Jump to content

ARISC Errors have returned


jungle_roger

Recommended Posts

Hi,

I noticed today that I'm getting those ARISC Errors again.

I'm running the 5.05 server version which I ran apt-get upgrade on. I got the same when I tested out the new 5.10 image aswell. (Upgrading to 5.10 3.4.112 or using the new image wont let me compile the 'make scripts' either)

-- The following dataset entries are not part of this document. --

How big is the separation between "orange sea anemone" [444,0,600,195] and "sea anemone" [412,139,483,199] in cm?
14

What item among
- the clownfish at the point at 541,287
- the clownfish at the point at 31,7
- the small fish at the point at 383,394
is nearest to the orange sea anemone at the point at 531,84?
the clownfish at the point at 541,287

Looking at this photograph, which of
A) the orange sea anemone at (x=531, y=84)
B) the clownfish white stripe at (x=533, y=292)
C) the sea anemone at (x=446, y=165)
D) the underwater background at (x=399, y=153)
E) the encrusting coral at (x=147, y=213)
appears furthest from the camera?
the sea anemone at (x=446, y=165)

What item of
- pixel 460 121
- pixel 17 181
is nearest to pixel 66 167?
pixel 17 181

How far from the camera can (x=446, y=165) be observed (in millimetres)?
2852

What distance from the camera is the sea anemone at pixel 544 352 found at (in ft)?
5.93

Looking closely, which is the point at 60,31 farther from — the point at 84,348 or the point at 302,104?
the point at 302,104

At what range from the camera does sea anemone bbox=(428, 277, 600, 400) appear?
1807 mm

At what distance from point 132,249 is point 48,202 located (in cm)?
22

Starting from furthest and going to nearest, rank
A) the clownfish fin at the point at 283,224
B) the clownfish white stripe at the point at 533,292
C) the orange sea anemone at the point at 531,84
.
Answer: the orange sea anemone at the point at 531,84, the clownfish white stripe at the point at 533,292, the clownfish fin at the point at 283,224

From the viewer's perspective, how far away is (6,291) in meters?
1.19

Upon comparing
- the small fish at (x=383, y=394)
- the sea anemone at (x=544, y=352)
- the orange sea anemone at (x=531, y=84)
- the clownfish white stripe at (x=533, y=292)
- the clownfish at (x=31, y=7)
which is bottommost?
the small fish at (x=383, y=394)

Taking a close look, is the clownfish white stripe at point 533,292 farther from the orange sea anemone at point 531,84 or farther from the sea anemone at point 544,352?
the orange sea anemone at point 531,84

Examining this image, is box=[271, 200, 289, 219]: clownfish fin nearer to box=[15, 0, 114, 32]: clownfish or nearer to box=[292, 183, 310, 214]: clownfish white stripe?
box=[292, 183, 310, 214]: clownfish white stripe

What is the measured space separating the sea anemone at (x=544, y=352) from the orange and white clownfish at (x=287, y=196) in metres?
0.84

[ 1424.305736] [ARISC ERROR] :message process error
[ 1424.305763] [ARISC ERROR] :message addr   : f004b840
[ 1424.305778] [ARISC ERROR] :message state  : 5
[ 1424.305792] [ARISC ERROR] :message attr   : 2
[ 1424.305805] [ARISC ERROR] :message type   : 30
[ 1424.305818] [ARISC ERROR] :message result : ff
[ 1424.305831] [ARISC WARING] :callback not install
[ 1424.305849] [cpu_freq] ERR:set cpu frequency to 648MHz failed!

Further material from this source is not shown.